* start *

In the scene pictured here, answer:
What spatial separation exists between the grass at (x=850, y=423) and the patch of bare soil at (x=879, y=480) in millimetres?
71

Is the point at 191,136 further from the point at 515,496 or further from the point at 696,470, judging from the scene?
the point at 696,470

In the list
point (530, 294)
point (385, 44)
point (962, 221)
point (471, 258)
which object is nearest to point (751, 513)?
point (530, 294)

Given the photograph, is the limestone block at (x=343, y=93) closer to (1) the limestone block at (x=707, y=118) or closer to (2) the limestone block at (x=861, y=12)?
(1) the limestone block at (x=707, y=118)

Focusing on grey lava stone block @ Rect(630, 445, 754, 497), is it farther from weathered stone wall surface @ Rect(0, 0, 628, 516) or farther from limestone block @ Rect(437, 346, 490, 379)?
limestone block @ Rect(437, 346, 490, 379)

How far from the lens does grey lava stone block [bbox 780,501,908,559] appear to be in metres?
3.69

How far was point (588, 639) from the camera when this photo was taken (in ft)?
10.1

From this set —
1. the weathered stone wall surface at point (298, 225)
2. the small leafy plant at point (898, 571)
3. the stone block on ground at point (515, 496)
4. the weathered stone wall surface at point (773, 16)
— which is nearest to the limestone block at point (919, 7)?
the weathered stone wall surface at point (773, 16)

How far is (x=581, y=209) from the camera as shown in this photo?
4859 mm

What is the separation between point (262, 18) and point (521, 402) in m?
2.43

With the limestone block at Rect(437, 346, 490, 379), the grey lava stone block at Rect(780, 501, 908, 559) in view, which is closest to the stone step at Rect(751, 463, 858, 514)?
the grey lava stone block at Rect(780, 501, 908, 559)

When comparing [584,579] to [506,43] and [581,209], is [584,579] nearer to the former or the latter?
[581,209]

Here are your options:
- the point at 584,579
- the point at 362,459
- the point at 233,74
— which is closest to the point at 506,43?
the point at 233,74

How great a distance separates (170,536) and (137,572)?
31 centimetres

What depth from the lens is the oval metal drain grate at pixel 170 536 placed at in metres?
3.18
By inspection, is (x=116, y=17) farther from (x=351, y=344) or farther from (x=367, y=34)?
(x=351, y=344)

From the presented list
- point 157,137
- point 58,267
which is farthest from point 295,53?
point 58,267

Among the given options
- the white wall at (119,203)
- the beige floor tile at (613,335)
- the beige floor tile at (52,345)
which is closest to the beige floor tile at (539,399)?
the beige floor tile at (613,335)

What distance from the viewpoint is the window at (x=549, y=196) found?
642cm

* end *

- _Task_: Copy exactly, word for word, the line with "What depth from" through the final line of the listing.

- _Complete output_:
What depth from the lens is the oval metal drain grate at pixel 170 536 placed at in metres?
3.18
By inspection, is (x=116, y=17) farther from (x=351, y=344) or farther from (x=367, y=34)?
(x=351, y=344)

From the presented list
- point 157,137
- point 58,267
which is farthest from point 295,53?
point 58,267

Among the given options
- the white wall at (119,203)
- the beige floor tile at (613,335)
- the beige floor tile at (52,345)
which is closest to the beige floor tile at (539,399)?
the beige floor tile at (613,335)

What distance from the viewpoint is the window at (x=549, y=196) found?
642cm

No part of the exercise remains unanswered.